[DATA FOR PROCESSING]
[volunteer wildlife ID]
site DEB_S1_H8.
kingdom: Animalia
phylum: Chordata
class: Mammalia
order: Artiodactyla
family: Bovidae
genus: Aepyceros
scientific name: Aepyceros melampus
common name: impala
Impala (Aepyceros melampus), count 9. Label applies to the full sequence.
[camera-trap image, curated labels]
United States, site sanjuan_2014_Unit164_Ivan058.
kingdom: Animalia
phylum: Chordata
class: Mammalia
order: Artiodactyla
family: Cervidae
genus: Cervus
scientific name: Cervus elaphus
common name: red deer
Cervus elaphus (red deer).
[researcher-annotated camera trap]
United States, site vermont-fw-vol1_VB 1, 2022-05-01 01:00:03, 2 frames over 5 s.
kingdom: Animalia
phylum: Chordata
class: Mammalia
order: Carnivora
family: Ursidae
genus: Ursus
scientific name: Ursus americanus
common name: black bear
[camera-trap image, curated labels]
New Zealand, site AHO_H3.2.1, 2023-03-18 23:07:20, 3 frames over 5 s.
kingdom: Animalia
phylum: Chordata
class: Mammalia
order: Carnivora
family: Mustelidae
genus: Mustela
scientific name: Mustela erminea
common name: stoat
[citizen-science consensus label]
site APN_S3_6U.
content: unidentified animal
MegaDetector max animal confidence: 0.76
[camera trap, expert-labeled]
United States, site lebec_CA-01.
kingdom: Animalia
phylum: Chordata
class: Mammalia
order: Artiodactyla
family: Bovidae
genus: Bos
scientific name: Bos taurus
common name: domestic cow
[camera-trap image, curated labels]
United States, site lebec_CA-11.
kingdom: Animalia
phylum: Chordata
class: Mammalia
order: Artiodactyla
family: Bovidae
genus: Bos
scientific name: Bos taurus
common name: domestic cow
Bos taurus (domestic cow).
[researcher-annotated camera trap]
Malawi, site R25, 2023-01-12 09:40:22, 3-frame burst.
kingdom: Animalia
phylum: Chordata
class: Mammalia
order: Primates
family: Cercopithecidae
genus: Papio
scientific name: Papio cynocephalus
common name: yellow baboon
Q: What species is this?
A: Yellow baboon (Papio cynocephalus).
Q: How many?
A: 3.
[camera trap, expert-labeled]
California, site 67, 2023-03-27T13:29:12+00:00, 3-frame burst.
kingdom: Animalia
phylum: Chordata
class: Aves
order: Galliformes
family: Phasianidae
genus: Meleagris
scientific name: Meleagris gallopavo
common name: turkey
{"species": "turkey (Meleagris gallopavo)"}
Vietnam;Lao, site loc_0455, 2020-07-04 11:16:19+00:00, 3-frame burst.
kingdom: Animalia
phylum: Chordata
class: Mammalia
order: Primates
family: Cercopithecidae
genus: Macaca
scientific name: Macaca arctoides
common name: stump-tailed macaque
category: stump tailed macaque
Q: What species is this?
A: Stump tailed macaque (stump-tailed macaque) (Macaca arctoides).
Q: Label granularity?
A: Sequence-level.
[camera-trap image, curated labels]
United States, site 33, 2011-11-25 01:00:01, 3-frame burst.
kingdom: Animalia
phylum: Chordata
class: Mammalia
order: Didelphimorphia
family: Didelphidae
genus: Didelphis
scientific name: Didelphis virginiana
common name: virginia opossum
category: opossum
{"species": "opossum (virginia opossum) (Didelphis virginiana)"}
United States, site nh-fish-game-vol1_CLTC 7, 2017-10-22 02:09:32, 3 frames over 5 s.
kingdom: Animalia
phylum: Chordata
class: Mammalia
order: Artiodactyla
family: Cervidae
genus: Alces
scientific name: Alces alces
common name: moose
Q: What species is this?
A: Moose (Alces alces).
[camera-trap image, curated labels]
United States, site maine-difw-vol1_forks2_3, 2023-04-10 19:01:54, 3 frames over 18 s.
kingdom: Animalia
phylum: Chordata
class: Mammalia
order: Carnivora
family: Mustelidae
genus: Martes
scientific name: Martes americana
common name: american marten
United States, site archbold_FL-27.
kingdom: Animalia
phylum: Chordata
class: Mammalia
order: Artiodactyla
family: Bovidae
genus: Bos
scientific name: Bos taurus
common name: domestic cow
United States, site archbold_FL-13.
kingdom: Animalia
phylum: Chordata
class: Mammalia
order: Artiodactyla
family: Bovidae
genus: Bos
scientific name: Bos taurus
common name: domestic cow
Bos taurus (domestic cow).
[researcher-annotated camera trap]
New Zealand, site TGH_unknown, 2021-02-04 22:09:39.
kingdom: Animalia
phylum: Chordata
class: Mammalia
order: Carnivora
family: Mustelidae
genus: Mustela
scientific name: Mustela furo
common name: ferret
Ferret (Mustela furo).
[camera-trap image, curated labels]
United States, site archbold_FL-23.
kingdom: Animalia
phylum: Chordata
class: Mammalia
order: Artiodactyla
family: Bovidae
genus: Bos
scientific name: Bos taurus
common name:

[WHAT YOU HAVE TO DO] Could you retype the whole listing above without altering a word?

[EXERCISE OUTPUT]
[volunteer wildlife ID]
site DEB_S1_H8.
kingdom: Animalia
phylum: Chordata
class: Mammalia
order: Artiodactyla
family: Bovidae
genus: Aepyceros
scientific name: Aepyceros melampus
common name: impala
Impala (Aepyceros melampus), count 9. Label applies to the full sequence.
[camera-trap image, curated labels]
United States, site sanjuan_2014_Unit164_Ivan058.
kingdom: Animalia
phylum: Chordata
class: Mammalia
order: Artiodactyla
family: Cervidae
genus: Cervus
scientific name: Cervus elaphus
common name: red deer
Cervus elaphus (red deer).
[researcher-annotated camera trap]
United States, site vermont-fw-vol1_VB 1, 2022-05-01 01:00:03, 2 frames over 5 s.
kingdom: Animalia
phylum: Chordata
class: Mammalia
order: Carnivora
family: Ursidae
genus: Ursus
scientific name: Ursus americanus
common name: black bear
[camera-trap image, curated labels]
New Zealand, site AHO_H3.2.1, 2023-03-18 23:07:20, 3 frames over 5 s.
kingdom: Animalia
phylum: Chordata
class: Mammalia
order: Carnivora
family: Mustelidae
genus: Mustela
scientific name: Mustela erminea
common name: stoat
[citizen-science consensus label]
site APN_S3_6U.
content: unidentified animal
MegaDetector max animal confidence: 0.76
[camera trap, expert-labeled]
United States, site lebec_CA-01.
kingdom: Animalia
phylum: Chordata
class: Mammalia
order: Artiodactyla
family: Bovidae
genus: Bos
scientific name: Bos taurus
common name: domestic cow
[camera-trap image, curated labels]
United States, site lebec_CA-11.
kingdom: Animalia
phylum: Chordata
class: Mammalia
order: Artiodactyla
family: Bovidae
genus: Bos
scientific name: Bos taurus
common name: domestic cow
Bos taurus (domestic cow).
[researcher-annotated camera trap]
Malawi, site R25, 2023-01-12 09:40:22, 3-frame burst.
kingdom: Animalia
phylum: Chordata
class: Mammalia
order: Primates
family: Cercopithecidae
genus: Papio
scientific name: Papio cynocephalus
common name: yellow baboon
Q: What species is this?
A: Yellow baboon (Papio cynocephalus).
Q: How many?
A: 3.
[camera trap, expert-labeled]
California, site 67, 2023-03-27T13:29:12+00:00, 3-frame burst.
kingdom: Animalia
phylum: Chordata
class: Aves
order: Galliformes
family: Phasianidae
genus: Meleagris
scientific name: Meleagris gallopavo
common name: turkey
{"species": "turkey (Meleagris gallopavo)"}
Vietnam;Lao, site loc_0455, 2020-07-04 11:16:19+00:00, 3-frame burst.
kingdom: Animalia
phylum: Chordata
class: Mammalia
order: Primates
family: Cercopithecidae
genus: Macaca
scientific name: Macaca arctoides
common name: stump-tailed macaque
category: stump tailed macaque
Q: What species is this?
A: Stump tailed macaque (stump-tailed macaque) (Macaca arctoides).
Q: Label granularity?
A: Sequence-level.
[camera-trap image, curated labels]
United States, site 33, 2011-11-25 01:00:01, 3-frame burst.
kingdom: Animalia
phylum: Chordata
class: Mammalia
order: Didelphimorphia
family: Didelphidae
genus: Didelphis
scientific name: Didelphis virginiana
common name: virginia opossum
category: opossum
{"species": "opossum (virginia opossum) (Didelphis virginiana)"}
United States, site nh-fish-game-vol1_CLTC 7, 2017-10-22 02:09:32, 3 frames over 5 s.
kingdom: Animalia
phylum: Chordata
class: Mammalia
order: Artiodactyla
family: Cervidae
genus: Alces
scientific name: Alces alces
common name: moose
Q: What species is this?
A: Moose (Alces alces).
[camera-trap image, curated labels]
United States, site maine-difw-vol1_forks2_3, 2023-04-10 19:01:54, 3 frames over 18 s.
kingdom: Animalia
phylum: Chordata
class: Mammalia
order: Carnivora
family: Mustelidae
genus: Martes
scientific name: Martes americana
common name: american marten
United States, site archbold_FL-27.
kingdom: Animalia
phylum: Chordata
class: Mammalia
order: Artiodactyla
family: Bovidae
genus: Bos
scientific name: Bos taurus
common name: domestic cow
United States, site archbold_FL-13.
kingdom: Animalia
phylum: Chordata
class: Mammalia
order: Artiodactyla
family: Bovidae
genus: Bos
scientific name: Bos taurus
common name: domestic cow
Bos taurus (domestic cow).
[researcher-annotated camera trap]
New Zealand, site TGH_unknown, 2021-02-04 22:09:39.
kingdom: Animalia
phylum: Chordata
class: Mammalia
order: Carnivora
family: Mustelidae
genus: Mustela
scientific name: Mustela furo
common name: ferret
Ferret (Mustela furo).
[camera-trap image, curated labels]
United States, site archbold_FL-23.
kingdom: Animalia
phylum: Chordata
class: Mammalia
order: Artiodactyla
family: Bovidae
genus: Bos
scientific name: Bos taurus
common name:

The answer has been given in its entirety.